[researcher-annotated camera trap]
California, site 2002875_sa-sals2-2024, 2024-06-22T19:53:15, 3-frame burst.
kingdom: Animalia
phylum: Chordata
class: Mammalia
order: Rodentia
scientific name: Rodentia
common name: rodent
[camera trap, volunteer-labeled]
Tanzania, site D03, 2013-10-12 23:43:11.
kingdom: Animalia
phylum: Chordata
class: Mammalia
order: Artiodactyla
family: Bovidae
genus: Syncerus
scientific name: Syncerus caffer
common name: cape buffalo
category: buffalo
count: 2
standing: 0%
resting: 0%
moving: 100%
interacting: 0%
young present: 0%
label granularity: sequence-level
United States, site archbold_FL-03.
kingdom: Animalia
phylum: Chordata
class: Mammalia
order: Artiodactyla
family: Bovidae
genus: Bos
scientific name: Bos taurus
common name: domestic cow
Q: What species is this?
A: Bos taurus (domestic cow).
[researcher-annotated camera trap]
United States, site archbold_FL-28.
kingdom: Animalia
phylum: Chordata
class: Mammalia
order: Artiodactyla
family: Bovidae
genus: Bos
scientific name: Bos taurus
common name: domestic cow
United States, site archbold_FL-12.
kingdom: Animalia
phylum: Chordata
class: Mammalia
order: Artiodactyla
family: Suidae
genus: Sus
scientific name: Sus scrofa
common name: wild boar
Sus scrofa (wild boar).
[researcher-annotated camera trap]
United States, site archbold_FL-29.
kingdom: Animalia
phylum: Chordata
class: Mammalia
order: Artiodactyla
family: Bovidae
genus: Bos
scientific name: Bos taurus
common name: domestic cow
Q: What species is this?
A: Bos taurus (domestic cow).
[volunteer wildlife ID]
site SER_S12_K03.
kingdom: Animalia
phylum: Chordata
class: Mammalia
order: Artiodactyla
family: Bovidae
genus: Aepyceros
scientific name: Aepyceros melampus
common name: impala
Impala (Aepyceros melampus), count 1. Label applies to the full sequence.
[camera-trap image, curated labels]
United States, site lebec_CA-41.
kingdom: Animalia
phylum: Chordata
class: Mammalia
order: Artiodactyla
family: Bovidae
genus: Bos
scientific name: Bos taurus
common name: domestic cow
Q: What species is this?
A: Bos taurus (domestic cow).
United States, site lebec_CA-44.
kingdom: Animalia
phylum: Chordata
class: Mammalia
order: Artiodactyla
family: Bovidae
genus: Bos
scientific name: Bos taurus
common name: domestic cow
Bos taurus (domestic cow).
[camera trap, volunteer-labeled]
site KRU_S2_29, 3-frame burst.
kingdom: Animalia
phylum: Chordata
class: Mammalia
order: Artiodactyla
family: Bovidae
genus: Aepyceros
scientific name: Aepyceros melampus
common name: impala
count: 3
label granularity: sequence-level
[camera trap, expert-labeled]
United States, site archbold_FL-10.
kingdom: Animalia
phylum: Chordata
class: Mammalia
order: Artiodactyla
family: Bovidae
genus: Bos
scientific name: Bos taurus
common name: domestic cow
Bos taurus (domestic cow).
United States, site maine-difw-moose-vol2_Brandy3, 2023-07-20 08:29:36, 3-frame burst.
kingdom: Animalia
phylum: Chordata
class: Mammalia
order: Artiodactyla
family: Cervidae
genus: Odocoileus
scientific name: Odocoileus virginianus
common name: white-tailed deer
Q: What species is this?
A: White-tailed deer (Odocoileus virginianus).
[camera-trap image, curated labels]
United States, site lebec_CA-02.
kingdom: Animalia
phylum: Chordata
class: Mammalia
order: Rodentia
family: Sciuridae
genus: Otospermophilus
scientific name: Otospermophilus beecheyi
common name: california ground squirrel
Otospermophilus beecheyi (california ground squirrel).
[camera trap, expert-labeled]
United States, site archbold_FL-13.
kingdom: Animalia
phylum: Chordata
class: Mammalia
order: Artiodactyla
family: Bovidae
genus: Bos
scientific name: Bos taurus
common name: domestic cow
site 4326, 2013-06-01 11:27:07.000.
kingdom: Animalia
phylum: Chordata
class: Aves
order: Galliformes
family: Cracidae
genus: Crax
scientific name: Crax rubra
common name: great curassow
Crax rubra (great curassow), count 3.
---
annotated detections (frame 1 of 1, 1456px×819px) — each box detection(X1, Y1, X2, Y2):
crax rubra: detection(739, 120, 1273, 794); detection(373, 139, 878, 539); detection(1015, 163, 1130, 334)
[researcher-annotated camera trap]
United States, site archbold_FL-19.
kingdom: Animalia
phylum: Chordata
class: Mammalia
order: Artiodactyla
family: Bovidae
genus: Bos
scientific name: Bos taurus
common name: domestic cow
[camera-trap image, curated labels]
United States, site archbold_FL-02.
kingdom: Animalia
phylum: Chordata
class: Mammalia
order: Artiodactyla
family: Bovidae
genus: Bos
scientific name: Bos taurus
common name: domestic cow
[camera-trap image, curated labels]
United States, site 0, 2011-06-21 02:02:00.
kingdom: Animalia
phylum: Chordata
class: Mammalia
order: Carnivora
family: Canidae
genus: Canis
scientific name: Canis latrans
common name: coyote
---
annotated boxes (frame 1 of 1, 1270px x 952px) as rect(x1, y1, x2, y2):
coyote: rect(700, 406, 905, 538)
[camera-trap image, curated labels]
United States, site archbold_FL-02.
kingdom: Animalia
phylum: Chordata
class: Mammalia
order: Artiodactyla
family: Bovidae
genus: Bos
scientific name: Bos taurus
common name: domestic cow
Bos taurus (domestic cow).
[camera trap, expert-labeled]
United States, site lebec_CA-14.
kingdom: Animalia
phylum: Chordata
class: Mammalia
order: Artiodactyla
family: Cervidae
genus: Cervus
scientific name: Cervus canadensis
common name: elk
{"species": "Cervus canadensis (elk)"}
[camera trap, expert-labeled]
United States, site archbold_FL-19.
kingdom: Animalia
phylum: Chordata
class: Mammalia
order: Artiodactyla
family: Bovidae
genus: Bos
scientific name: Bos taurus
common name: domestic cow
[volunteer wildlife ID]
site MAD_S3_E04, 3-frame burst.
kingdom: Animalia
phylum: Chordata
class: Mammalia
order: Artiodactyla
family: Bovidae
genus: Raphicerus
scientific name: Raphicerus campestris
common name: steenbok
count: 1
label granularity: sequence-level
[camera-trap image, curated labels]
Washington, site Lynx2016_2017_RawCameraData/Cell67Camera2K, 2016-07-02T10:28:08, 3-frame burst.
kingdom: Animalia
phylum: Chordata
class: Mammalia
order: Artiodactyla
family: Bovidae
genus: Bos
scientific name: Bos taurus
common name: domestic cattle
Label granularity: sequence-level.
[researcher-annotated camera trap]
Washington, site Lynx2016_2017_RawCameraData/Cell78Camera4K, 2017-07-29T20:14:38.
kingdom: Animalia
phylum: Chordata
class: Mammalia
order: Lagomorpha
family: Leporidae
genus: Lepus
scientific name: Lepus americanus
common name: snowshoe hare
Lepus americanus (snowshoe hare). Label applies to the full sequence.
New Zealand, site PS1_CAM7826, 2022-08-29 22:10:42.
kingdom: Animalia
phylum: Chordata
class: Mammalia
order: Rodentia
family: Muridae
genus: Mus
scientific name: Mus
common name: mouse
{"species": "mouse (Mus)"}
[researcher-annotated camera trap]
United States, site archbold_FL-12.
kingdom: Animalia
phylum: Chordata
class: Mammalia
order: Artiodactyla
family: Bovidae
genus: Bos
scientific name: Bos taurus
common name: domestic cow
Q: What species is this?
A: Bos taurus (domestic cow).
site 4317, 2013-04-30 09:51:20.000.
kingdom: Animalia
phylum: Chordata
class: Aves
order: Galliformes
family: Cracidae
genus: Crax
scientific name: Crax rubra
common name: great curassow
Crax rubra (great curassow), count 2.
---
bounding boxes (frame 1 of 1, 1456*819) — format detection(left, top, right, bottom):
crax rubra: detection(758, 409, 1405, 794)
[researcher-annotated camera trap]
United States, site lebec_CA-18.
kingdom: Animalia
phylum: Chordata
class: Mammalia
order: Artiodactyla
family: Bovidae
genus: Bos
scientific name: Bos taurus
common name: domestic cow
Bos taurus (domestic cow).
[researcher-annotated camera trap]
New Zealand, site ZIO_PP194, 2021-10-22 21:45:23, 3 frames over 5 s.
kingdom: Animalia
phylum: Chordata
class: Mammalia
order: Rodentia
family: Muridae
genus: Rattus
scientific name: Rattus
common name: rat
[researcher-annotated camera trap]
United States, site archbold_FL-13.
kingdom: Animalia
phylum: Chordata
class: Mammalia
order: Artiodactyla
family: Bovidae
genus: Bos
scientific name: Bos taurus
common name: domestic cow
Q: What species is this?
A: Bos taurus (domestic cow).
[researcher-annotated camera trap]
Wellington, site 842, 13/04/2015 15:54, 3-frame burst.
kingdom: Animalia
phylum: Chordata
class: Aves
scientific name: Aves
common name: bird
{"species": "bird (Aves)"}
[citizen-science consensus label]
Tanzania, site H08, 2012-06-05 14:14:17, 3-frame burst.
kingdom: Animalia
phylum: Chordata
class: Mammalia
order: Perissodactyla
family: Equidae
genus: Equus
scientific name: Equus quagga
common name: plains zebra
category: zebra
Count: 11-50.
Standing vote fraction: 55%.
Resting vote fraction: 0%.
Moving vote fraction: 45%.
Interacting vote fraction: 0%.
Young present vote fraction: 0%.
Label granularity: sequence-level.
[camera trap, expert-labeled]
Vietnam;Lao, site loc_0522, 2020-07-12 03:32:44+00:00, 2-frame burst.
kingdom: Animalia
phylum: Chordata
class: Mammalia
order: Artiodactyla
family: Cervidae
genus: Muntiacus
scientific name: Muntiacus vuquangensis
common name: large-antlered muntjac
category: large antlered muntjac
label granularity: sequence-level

• **TASK OBJECTIVE**:
Show me all lines in the records that contain "fraction".

• **TASK SOLUTION**:
Standing vote fraction: 55%.
Resting vote fraction: 0%.
Moving vote fraction: 45%.
Interacting vote fraction: 0%.
Young present vote fraction: 0%.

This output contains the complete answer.